◆ Exercise ◆
Reproduce the data below with "camera" replaced by "viewer" everywhere it occurs and nothing else altered, leaving out the pictures.

↓

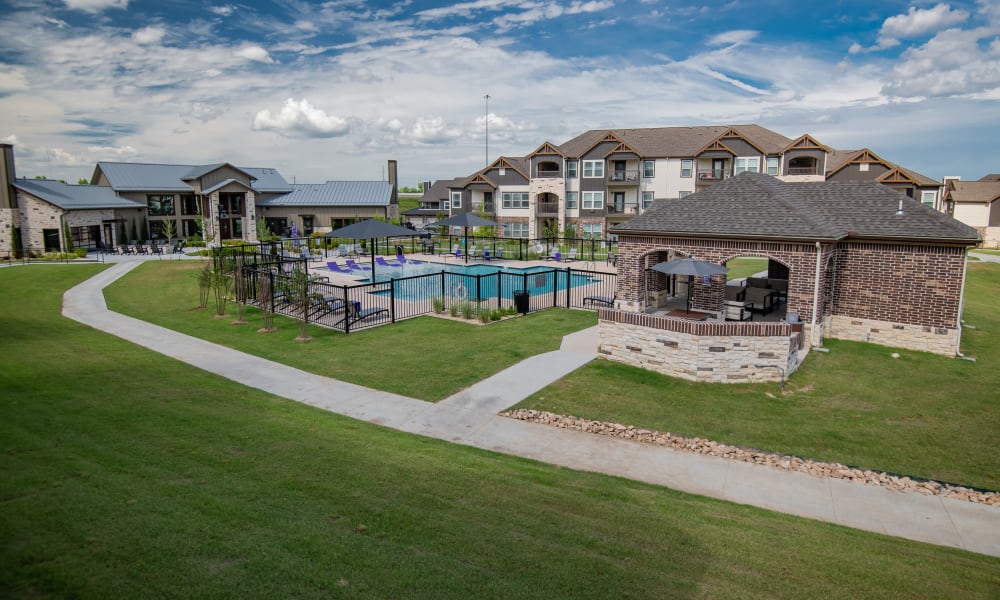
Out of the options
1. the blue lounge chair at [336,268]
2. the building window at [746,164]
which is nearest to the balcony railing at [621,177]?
the building window at [746,164]

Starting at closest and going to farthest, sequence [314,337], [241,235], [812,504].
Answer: [812,504] < [314,337] < [241,235]

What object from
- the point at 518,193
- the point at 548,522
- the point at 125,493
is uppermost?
the point at 518,193

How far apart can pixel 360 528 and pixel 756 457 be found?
7197 mm

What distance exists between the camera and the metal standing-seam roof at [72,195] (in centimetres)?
3881

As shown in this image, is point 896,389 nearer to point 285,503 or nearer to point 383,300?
point 285,503

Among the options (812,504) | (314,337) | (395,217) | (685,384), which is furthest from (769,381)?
(395,217)

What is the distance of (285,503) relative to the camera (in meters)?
6.79

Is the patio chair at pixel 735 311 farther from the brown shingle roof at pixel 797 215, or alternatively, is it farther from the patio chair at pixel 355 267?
the patio chair at pixel 355 267

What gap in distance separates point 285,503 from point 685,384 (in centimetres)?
991

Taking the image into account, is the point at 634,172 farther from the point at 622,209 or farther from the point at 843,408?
the point at 843,408

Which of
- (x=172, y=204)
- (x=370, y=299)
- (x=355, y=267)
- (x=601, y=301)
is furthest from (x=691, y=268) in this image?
(x=172, y=204)

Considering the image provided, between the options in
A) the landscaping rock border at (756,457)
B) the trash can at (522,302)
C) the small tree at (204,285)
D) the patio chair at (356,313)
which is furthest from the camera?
the small tree at (204,285)

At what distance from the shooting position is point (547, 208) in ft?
172

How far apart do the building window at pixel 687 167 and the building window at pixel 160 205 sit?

↑

◆ Response to the task ◆
Out of the options
1. the blue lounge chair at [336,268]
2. the building window at [746,164]
which is nearest to the balcony railing at [621,177]?
the building window at [746,164]

Starting at closest and going to farthest, sequence [314,337], [241,235], [812,504].
Answer: [812,504] < [314,337] < [241,235]

What object from
- the point at 518,193
- the point at 548,522
- the point at 125,493
is uppermost?
the point at 518,193

How far apart can pixel 360 528 and pixel 756 457 be found?
7197 mm

What distance exists between the viewer and the metal standing-seam roof at [72,195] (in centimetres)?
3881

As shown in this image, is point 896,389 nearer to point 285,503 or nearer to point 383,300?
point 285,503

Among the options (812,504) | (314,337) | (395,217) | (685,384), which is furthest from (769,381)?
(395,217)

What is the distance of (285,503) relative to the viewer (in meters)?
6.79

Is the patio chair at pixel 735 311 farther from the brown shingle roof at pixel 797 215, or alternatively, is it farther from the patio chair at pixel 355 267?
the patio chair at pixel 355 267

What gap in distance separates point 285,503 from point 685,384 (in centimetres)?
991

Taking the image into account, is the point at 634,172 farther from the point at 622,209 or farther from the point at 843,408?
the point at 843,408

Which of
- (x=172, y=204)
- (x=370, y=299)
- (x=355, y=267)
- (x=601, y=301)
is furthest from (x=691, y=268) in this image?
(x=172, y=204)

Considering the image provided, between the options in
A) the landscaping rock border at (756,457)
B) the trash can at (522,302)
C) the small tree at (204,285)
D) the patio chair at (356,313)
which is furthest from the viewer?
the small tree at (204,285)

At what distance from the shooting position is point (547, 208) in ft?
172

How far apart do the building window at pixel 687 167 and the building window at pixel 160 205 sit?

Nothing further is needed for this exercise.